Capitolo 40: Informazioni pericolose
Troy prese delicatamente i fogli dalle mie mani, esaminandoli con attenzione. La sua espressione si fece più seria, quasi inquieta. Il simbolo che avevo visto si ripeteva su alcune delle mappe e sulle note, ma c'era di più. C'erano numeri e coordinate, ma anche accenni a esperimenti scientifici, un linguaggio che non riuscivo a decifrare completamente, ma che sicuramente indicava qualcosa di molto più grande di quanto potessi immaginare.
"Questo..." Troy iniziò, ma si interruppe, guardando i fogli come se non volesse pronunciare ciò che stava pensando. "Questo è pericoloso, Sarah."
Non lo avevo mai visto così teso. Mi avvicinai a lui, il cuore che cominciava a battere più forte. "Cosa significa? Chi ha lasciato questi fogli qui?"
Troy guardò ancora una volta i fogli, fissando il simbolo che era impresso più volte. "Questo simbolo... è legato a un'organizzazione che stava cercando di fare esperimenti. Questi esperimenti non erano solo per sopravvivere a questa apocalisse. Volevano... modificare il nostro mondo, in qualche modo."

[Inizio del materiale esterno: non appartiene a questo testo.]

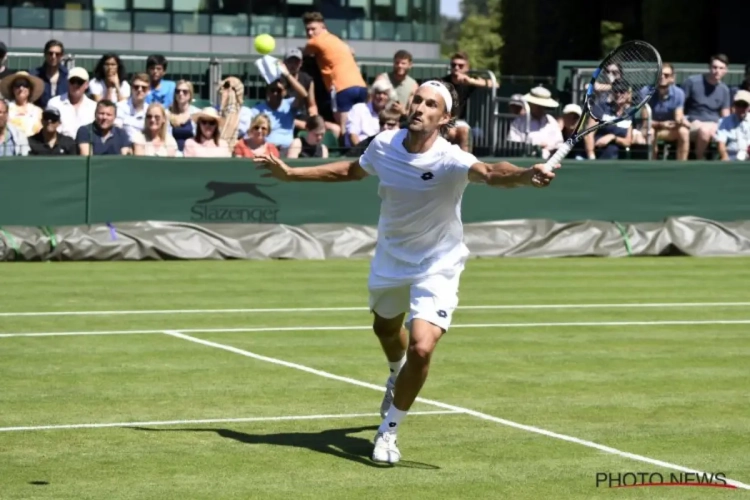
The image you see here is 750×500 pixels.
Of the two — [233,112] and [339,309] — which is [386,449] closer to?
[339,309]

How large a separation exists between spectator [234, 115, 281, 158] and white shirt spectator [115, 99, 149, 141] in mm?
1329

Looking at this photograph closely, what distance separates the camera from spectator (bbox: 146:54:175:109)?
20959 mm

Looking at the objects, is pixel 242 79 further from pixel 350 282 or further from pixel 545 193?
pixel 350 282

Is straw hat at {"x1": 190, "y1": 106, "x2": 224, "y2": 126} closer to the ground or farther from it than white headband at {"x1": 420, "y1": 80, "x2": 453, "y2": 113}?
closer to the ground

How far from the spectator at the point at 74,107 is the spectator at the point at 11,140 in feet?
2.18

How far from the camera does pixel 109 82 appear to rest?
20.7m

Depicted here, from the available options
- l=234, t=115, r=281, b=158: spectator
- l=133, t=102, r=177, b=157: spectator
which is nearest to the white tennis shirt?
l=234, t=115, r=281, b=158: spectator

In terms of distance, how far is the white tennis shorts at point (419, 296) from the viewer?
8.53 meters

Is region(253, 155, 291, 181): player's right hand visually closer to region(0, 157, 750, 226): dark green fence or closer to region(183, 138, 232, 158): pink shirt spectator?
region(0, 157, 750, 226): dark green fence

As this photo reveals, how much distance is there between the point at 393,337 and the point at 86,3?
3882 centimetres

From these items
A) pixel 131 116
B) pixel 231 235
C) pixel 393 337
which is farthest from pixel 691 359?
pixel 131 116

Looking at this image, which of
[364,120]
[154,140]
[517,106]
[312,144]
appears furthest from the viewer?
[517,106]

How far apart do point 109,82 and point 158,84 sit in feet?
2.39

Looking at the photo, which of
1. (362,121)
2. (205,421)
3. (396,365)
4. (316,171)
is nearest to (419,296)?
(396,365)
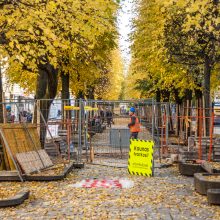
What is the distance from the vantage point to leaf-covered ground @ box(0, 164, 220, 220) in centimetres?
946

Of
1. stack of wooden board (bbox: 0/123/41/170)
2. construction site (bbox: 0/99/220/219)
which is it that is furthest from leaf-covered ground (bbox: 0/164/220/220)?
stack of wooden board (bbox: 0/123/41/170)

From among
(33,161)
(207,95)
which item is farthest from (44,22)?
(207,95)

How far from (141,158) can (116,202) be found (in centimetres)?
443

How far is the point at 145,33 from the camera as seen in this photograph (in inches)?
1163

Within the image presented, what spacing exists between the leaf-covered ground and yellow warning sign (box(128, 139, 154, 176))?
723 mm

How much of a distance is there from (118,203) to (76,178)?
387 centimetres

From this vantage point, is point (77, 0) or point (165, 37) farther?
point (165, 37)

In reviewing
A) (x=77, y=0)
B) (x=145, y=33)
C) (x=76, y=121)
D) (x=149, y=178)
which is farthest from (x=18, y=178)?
(x=145, y=33)

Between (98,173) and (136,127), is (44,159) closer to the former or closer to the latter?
(98,173)

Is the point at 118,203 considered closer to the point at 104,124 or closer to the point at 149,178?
the point at 149,178

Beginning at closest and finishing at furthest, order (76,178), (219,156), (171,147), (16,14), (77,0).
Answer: (16,14)
(77,0)
(76,178)
(219,156)
(171,147)

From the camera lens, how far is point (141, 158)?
14.9 m

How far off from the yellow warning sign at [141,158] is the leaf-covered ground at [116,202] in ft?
2.37

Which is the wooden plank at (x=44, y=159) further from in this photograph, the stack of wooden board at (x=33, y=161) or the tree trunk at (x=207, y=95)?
the tree trunk at (x=207, y=95)
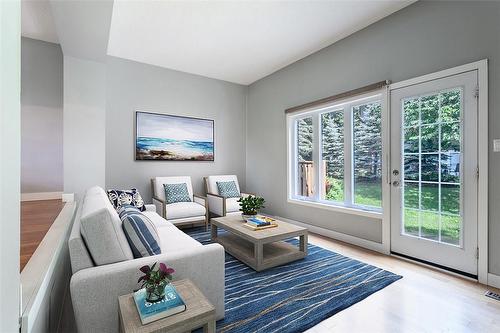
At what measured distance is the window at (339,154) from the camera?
3.17 m

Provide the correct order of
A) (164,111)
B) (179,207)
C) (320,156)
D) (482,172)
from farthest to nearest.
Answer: (164,111), (320,156), (179,207), (482,172)

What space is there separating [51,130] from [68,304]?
293 centimetres

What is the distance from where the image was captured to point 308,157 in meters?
4.14

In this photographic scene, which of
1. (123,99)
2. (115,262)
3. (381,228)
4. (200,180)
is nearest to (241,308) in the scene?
(115,262)

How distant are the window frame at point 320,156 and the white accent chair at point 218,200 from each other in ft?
3.29

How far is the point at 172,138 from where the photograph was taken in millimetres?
4531

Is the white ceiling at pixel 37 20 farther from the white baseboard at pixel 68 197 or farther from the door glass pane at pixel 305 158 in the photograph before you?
the door glass pane at pixel 305 158

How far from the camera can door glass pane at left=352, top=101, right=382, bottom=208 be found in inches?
122

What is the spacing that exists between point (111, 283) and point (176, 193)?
2818mm

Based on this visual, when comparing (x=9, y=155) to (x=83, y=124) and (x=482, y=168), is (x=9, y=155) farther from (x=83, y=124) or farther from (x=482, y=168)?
(x=83, y=124)

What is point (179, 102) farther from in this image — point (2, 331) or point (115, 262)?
point (2, 331)

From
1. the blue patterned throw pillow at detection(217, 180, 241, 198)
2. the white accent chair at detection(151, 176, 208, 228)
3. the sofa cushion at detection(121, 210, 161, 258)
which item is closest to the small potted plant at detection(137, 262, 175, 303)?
the sofa cushion at detection(121, 210, 161, 258)

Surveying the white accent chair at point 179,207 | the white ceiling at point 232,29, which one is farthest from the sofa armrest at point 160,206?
the white ceiling at point 232,29

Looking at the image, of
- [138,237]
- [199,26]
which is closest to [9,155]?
[138,237]
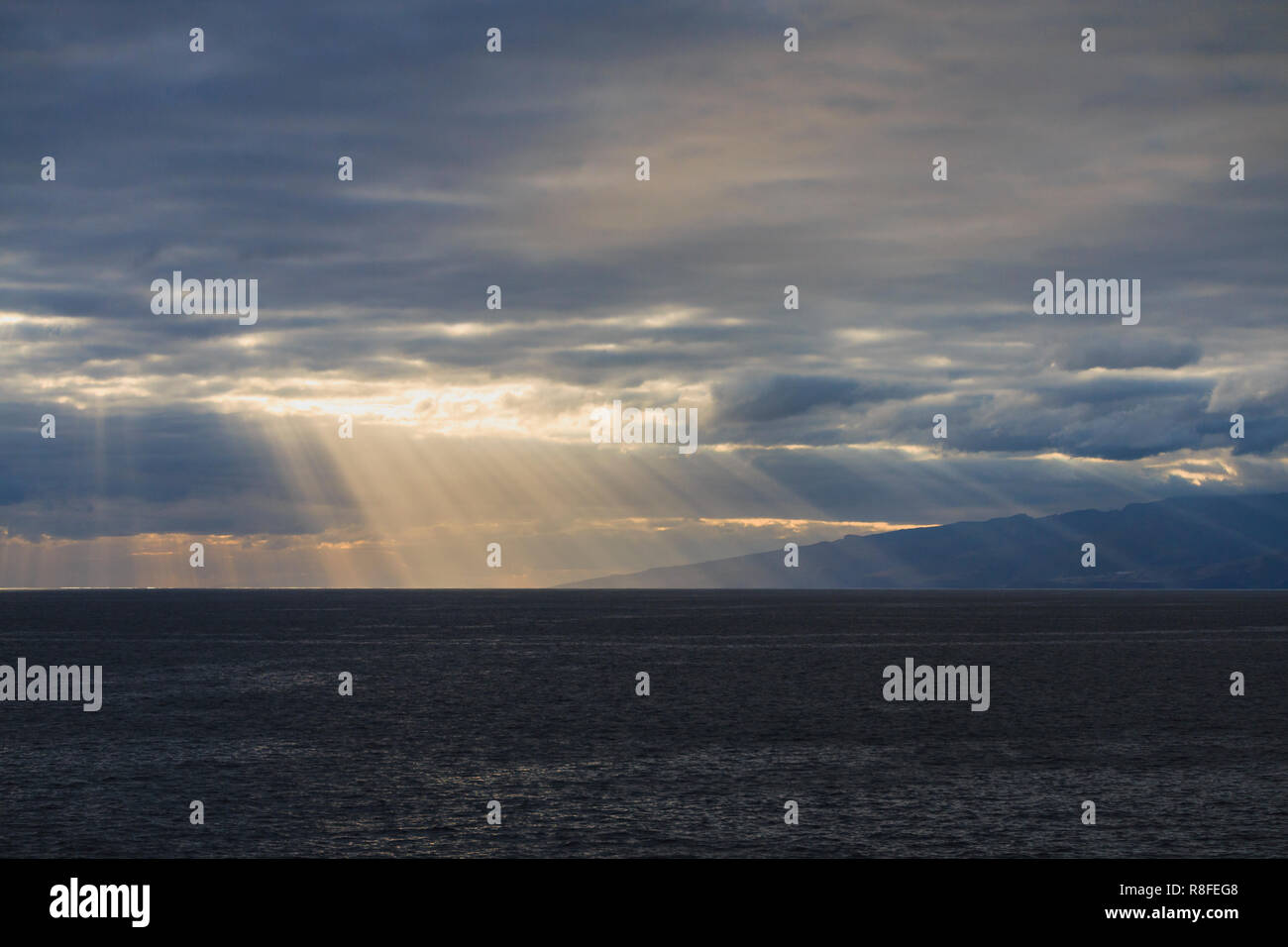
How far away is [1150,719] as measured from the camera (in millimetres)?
104625

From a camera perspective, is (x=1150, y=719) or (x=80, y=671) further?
(x=80, y=671)

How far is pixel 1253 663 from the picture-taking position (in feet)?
569

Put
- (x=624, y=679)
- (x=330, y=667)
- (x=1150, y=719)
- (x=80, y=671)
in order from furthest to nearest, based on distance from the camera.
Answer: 1. (x=330, y=667)
2. (x=80, y=671)
3. (x=624, y=679)
4. (x=1150, y=719)

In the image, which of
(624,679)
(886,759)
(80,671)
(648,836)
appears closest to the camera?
(648,836)
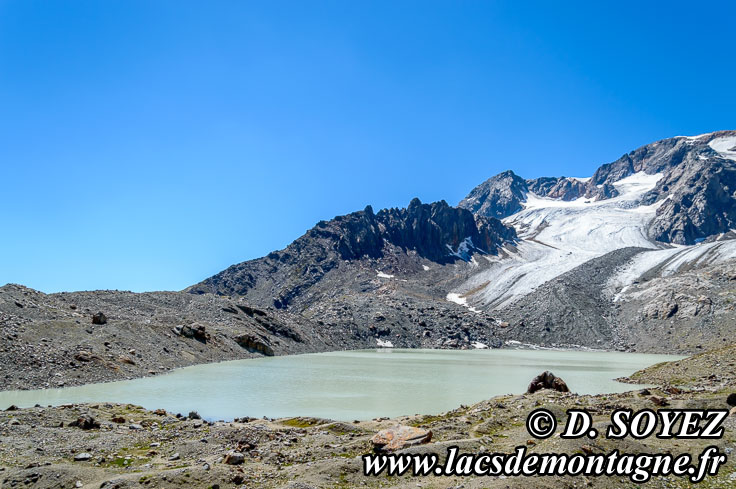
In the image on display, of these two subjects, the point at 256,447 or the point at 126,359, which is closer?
the point at 256,447

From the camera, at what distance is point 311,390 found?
128ft

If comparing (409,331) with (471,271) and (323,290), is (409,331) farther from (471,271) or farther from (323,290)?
(471,271)

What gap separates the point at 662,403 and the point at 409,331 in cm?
9504

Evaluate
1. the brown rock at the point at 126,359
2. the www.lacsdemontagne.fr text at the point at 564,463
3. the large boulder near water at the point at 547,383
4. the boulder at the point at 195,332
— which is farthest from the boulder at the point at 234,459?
the boulder at the point at 195,332

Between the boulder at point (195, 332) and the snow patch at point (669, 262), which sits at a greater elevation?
the snow patch at point (669, 262)

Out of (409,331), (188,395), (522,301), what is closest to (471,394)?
(188,395)

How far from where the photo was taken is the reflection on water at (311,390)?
29853 mm

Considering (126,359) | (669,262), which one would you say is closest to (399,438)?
(126,359)

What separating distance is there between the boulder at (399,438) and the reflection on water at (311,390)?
38.8 ft

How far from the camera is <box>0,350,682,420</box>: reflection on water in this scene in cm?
2985

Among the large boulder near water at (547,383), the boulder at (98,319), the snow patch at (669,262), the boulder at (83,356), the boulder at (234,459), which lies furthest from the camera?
the snow patch at (669,262)

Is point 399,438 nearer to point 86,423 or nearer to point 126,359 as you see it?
point 86,423

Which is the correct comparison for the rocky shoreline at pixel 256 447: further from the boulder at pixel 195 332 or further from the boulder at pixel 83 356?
the boulder at pixel 195 332

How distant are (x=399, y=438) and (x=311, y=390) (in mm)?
25467
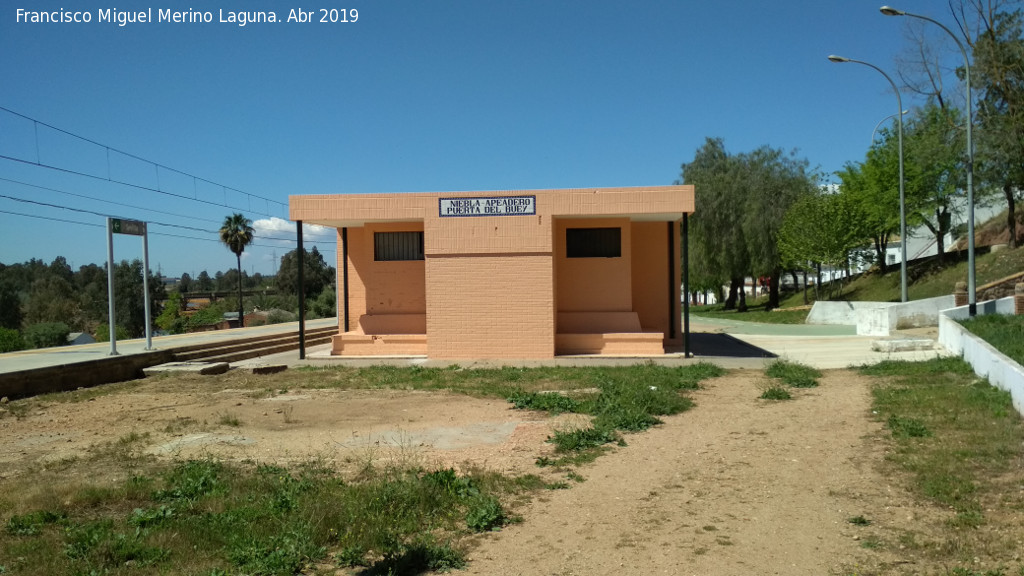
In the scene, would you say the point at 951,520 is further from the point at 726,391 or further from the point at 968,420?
the point at 726,391

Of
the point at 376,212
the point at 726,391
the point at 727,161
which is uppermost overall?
the point at 727,161

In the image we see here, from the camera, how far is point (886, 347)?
63.0 ft

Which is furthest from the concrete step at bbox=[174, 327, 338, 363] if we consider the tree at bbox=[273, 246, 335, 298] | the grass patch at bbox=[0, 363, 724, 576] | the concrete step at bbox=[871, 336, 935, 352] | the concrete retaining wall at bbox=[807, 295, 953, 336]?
the tree at bbox=[273, 246, 335, 298]

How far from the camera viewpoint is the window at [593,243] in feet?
69.1

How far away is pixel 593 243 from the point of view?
21219 mm

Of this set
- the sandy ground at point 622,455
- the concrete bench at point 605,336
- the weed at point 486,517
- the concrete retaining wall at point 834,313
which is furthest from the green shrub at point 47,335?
the concrete retaining wall at point 834,313

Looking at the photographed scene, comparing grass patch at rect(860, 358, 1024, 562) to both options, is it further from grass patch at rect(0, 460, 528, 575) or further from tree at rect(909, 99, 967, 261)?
tree at rect(909, 99, 967, 261)

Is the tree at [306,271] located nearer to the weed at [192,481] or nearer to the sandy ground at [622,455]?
the sandy ground at [622,455]

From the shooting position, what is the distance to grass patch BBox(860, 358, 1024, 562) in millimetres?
5699

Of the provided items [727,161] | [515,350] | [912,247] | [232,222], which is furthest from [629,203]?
[912,247]

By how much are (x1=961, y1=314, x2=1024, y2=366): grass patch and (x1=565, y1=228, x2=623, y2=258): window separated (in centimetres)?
893

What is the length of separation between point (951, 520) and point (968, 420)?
442 cm

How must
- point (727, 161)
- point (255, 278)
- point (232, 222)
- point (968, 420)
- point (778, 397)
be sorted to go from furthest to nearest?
point (255, 278) → point (232, 222) → point (727, 161) → point (778, 397) → point (968, 420)

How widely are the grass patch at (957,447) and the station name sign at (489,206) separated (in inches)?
375
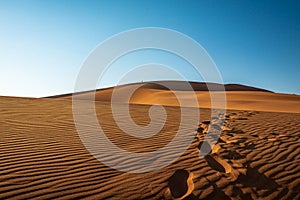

La paura mi pervase all'istante. "Modificare? Come?"
Troy sembrava indeciso se continuare o meno, ma poi si fece strada un'espressione di determinazione nei suoi occhi. "Non lo so, Sarah. Se questi fogli sono ciò che penso, significa che quel progetto non è mai stato fermato. È stato solo nascosto, sepolto sotto la superficie."
Un brivido mi percorse la schiena. "E noi? Cosa facciamo ora?"
Troy esitò un momento, guardando il gruppo che nel frattempo continuava a esplorare l'area. "Questi fogli devono essere protetti, ma anche distrutti, prima che qualcuno li trovi. E, soprattutto, dobbiamo scoprire cosa c'è dietro questi esperimenti. Non posso permettere che qualcun altro faccia lo stesso errore."
Il suo tono era deciso, ma c'era anche una preoccupazione nascosta, una premonizione che non riuscivo a ignorare.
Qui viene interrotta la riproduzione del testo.